If you find that your dataset and project settings lead to excessive sampling levels, try reconfiguring the project or modeling approach. This can be accomplished, for example, by splitting very long forecast windows into smaller segments and creating a DataRobot project for each segment. Data can additionally be segmented in multiseries projects into similar clusters for datasets with many series.
Alternatively, you can reduce the number of columns used or columns that are unlikely to be useful as lagged features by excluding them from derivation. Finally, consider the length of your training set. Reduction in the duration of the training data to exclude the oldest data can both increase modeling accuracy and reduce sampling on the dataset.
Multiseries use case¶
Predicting sales and comparing stores:
A large chain store wants to create a forecast to correctly order inventory and staff stores with the needed number of people for the predicted store volume. An analyst managing the stores uses DataRobot to build time series models that predict daily sales. First, she looks at the distribution of sales across time to get a sense of the trend. Because there is a lot of data, to review and verify that the data is correct before modeling she uses the date range slider to zoom in only on the data from the past few weeks.
After setting the target and configuring the time series options, she clicks Start to generate time series features and run Autopilot.

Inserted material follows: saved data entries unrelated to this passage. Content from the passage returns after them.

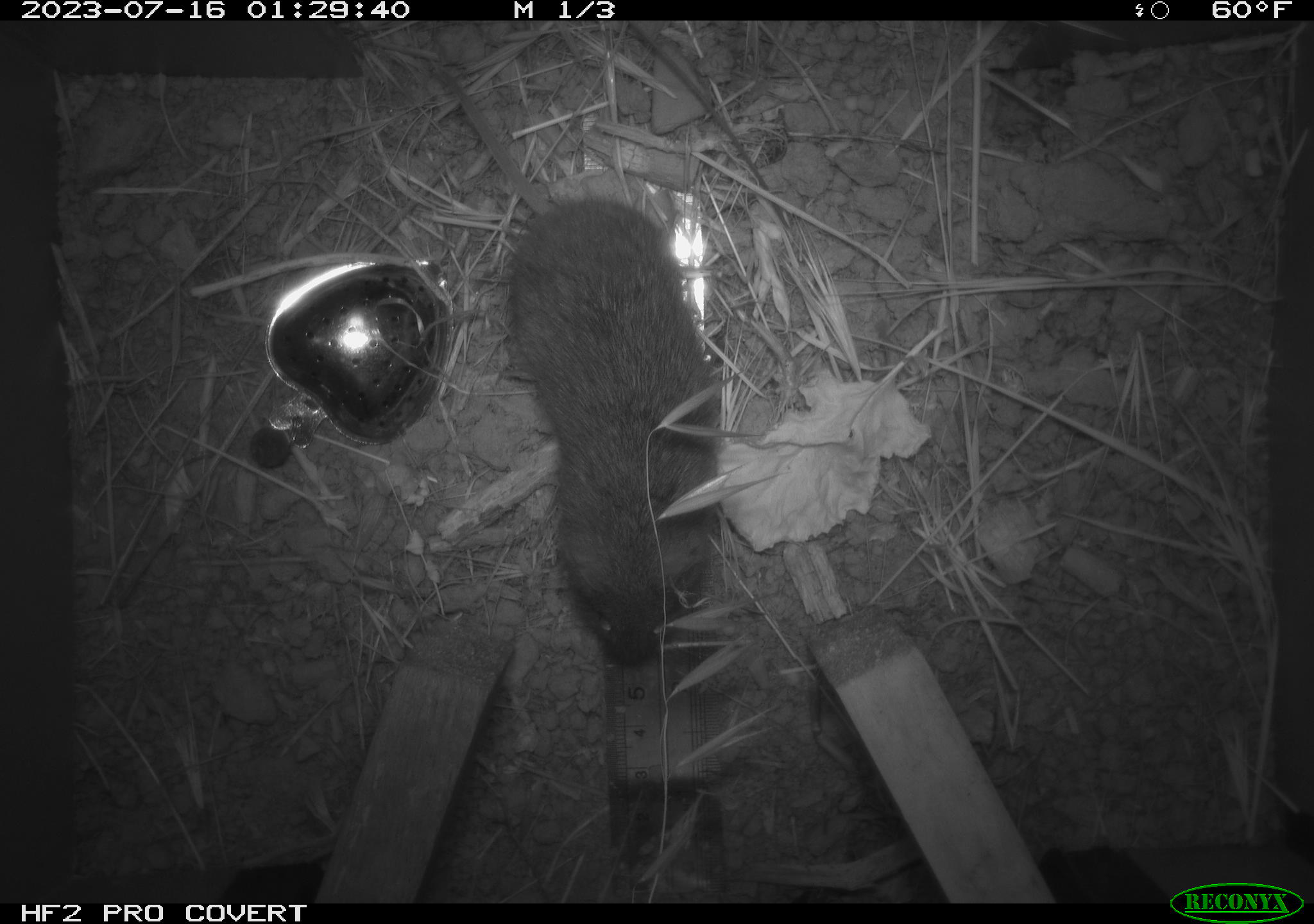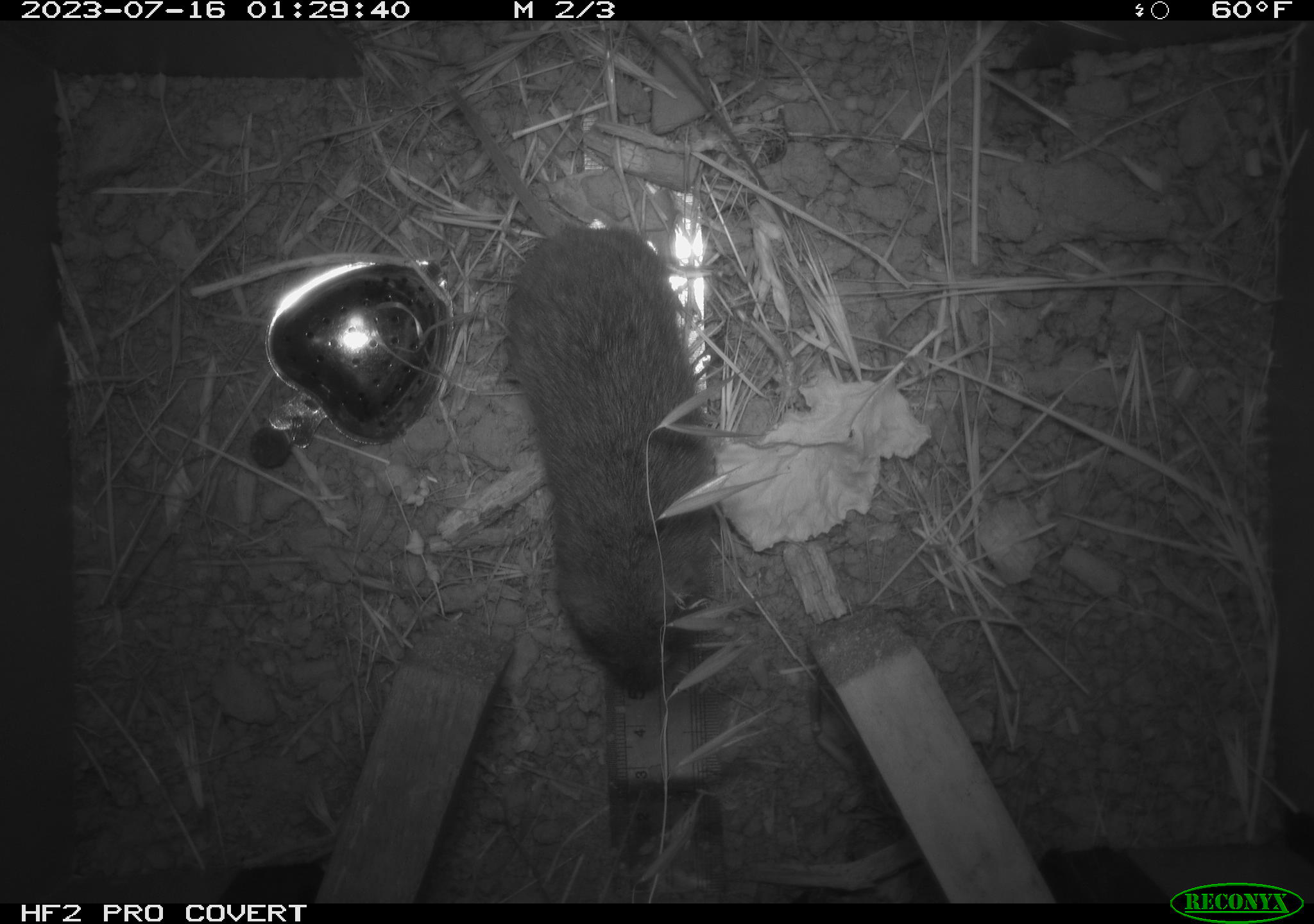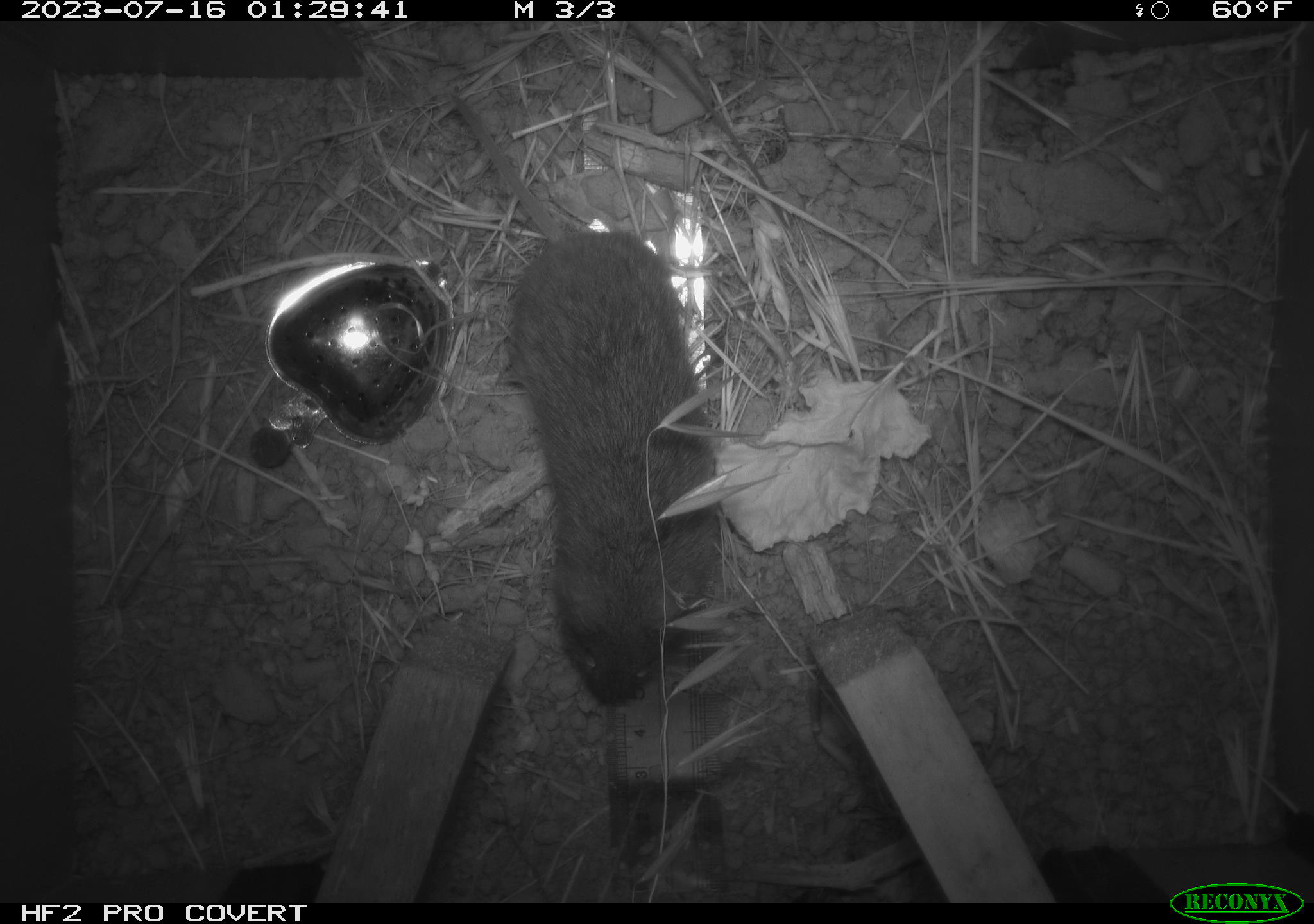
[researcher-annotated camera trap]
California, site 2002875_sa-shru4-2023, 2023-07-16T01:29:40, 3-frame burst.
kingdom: Animalia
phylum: Chordata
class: Mammalia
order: Rodentia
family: Cricetidae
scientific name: Arvicolinae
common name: voles, lemmings, and muskrats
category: arvicolinae subfamily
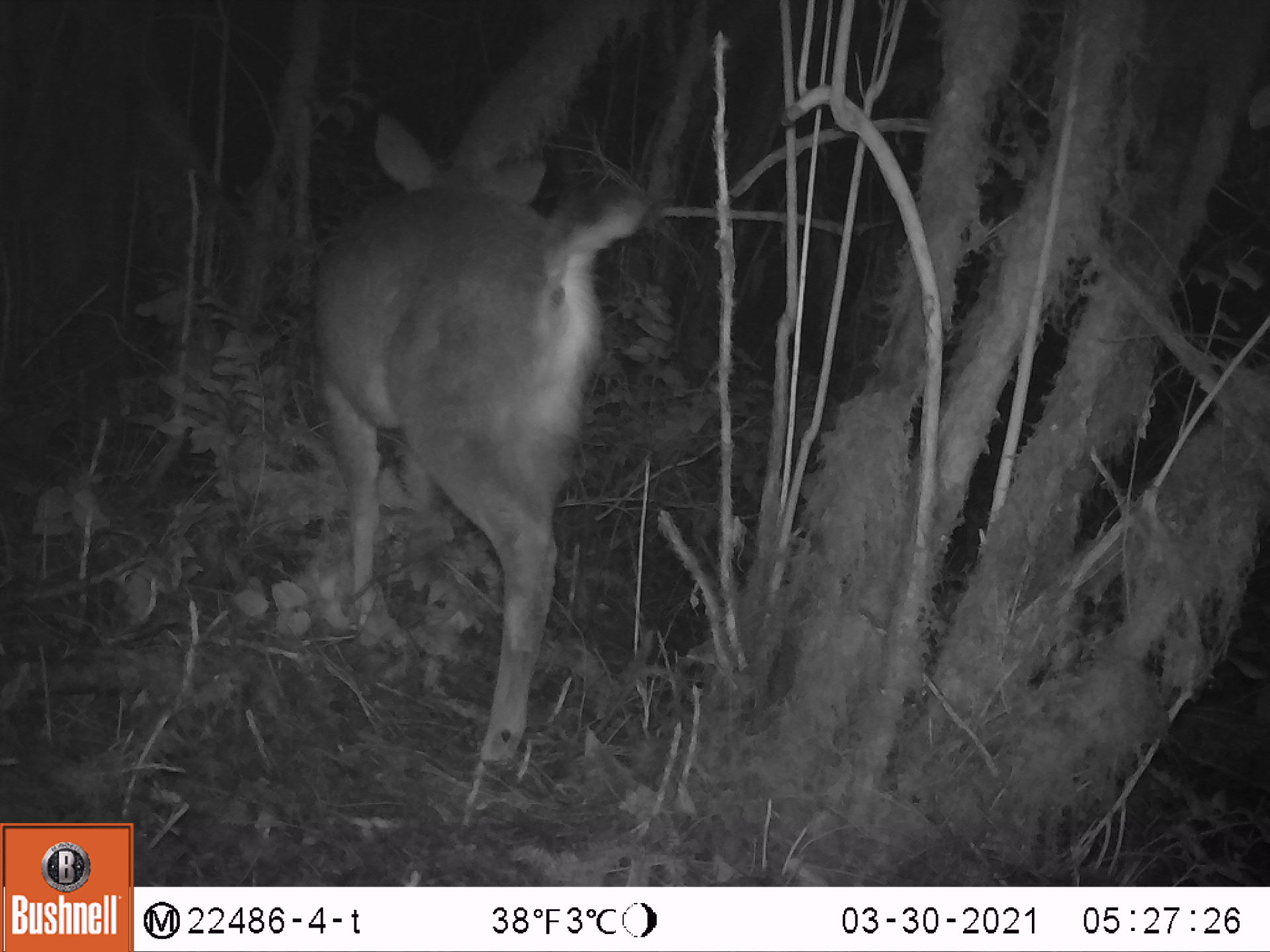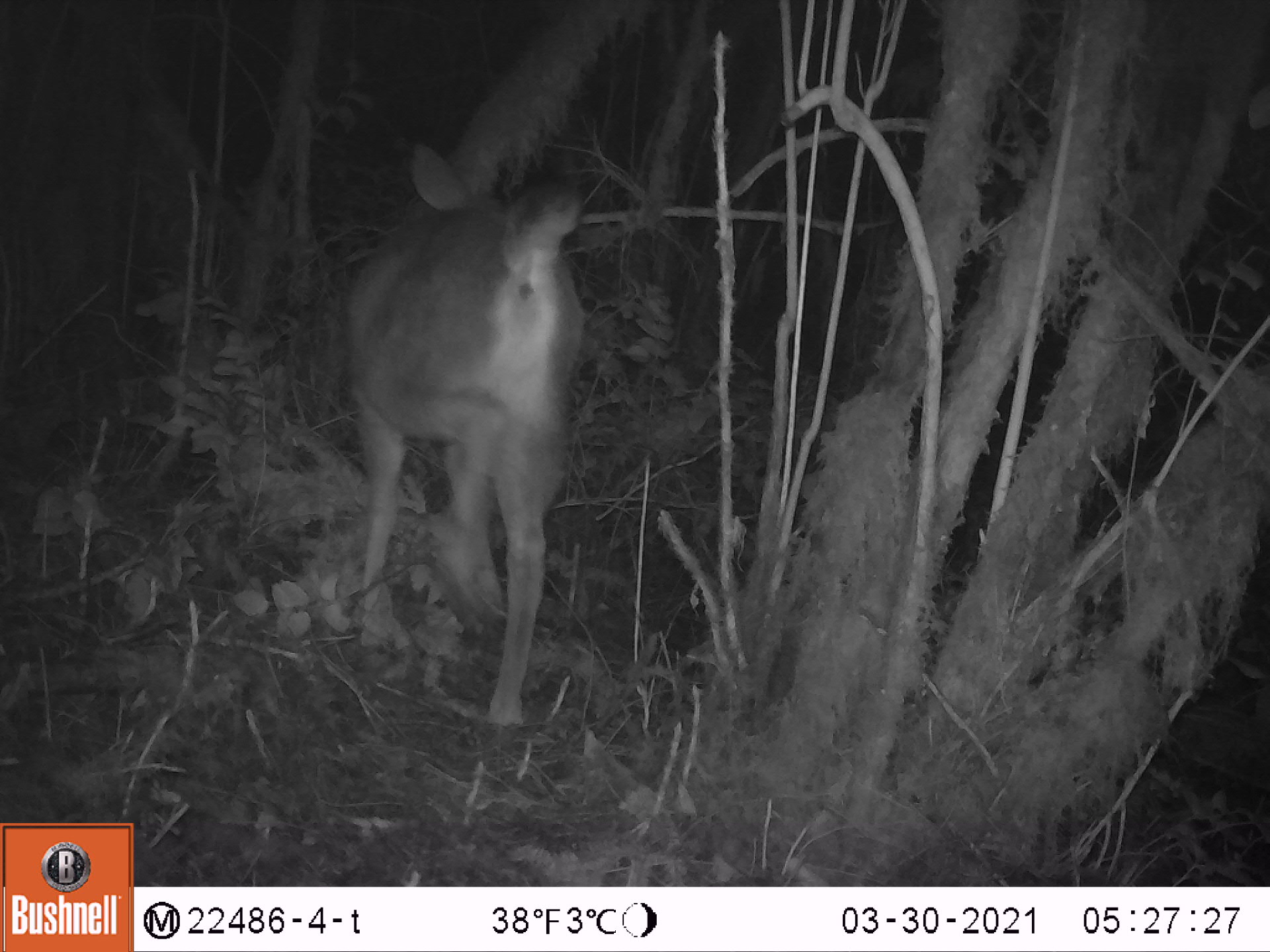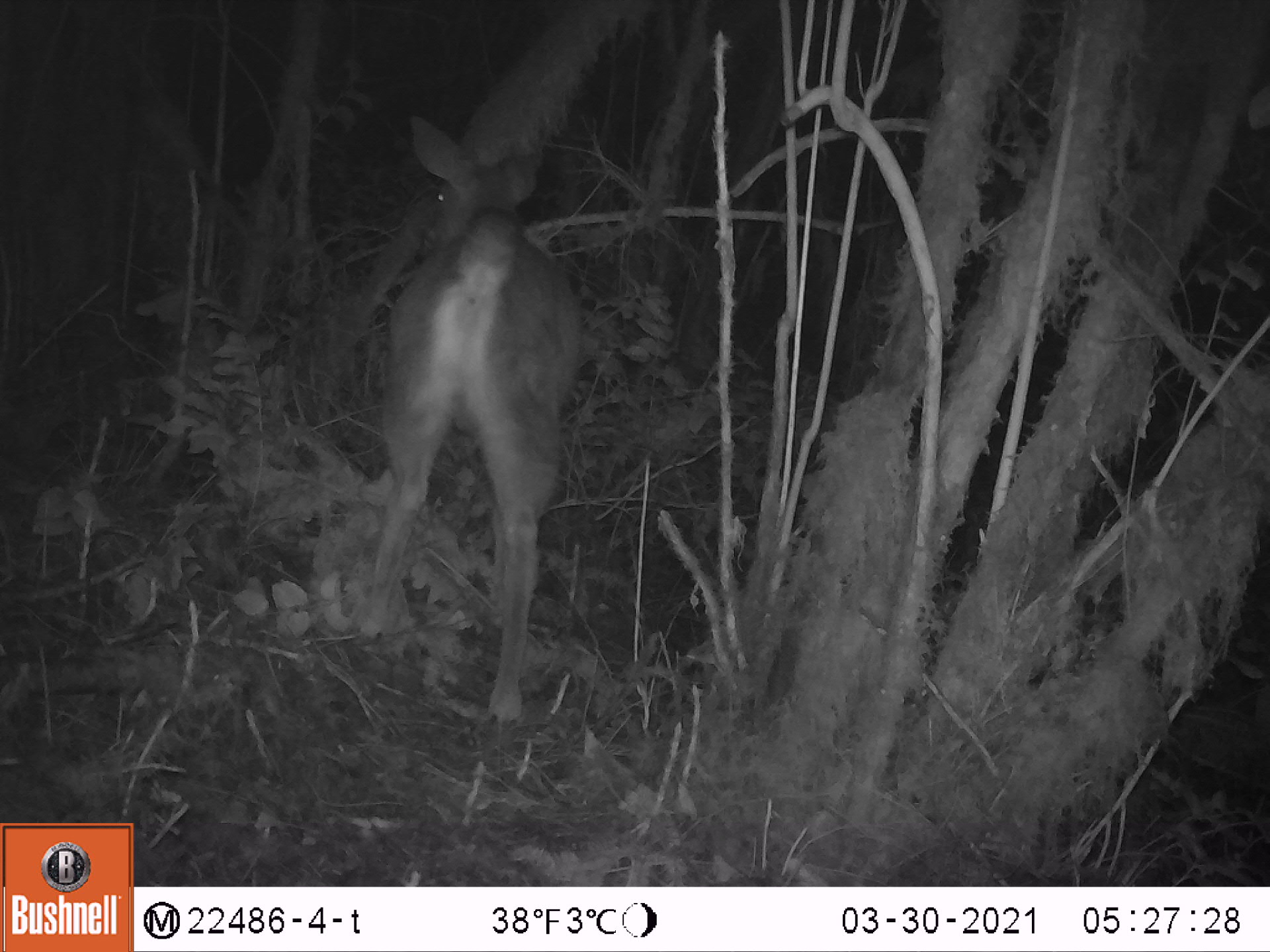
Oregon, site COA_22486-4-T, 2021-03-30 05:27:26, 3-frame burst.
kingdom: Animalia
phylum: Chordata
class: Mammalia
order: Artiodactyla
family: Cervidae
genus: Odocoileus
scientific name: Odocoileus hemionus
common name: black-tailed deer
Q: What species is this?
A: Black-tailed deer (Odocoileus hemionus).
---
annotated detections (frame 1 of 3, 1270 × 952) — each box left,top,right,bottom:
black-tailed deer: 290,102,655,788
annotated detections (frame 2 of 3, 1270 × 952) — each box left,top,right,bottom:
black-tailed deer: 327,139,592,766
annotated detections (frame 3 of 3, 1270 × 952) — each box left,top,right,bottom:
black-tailed deer: 364,109,587,750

After running Autopilot with a forecast window of 1 to 7 days in the future, she looks at the Accuracy Over Time chart of the top-performing model on the Leaderboard to see how the model performs on the main validation set (Backtest 1). She looks at the overall view and then switches the series identifier to view each store. She then uploads the most recent history to make predictions that forecast sales for each series over the next week. Then, she downloads the forecast and uses it to order the correct inventory amounts for next week.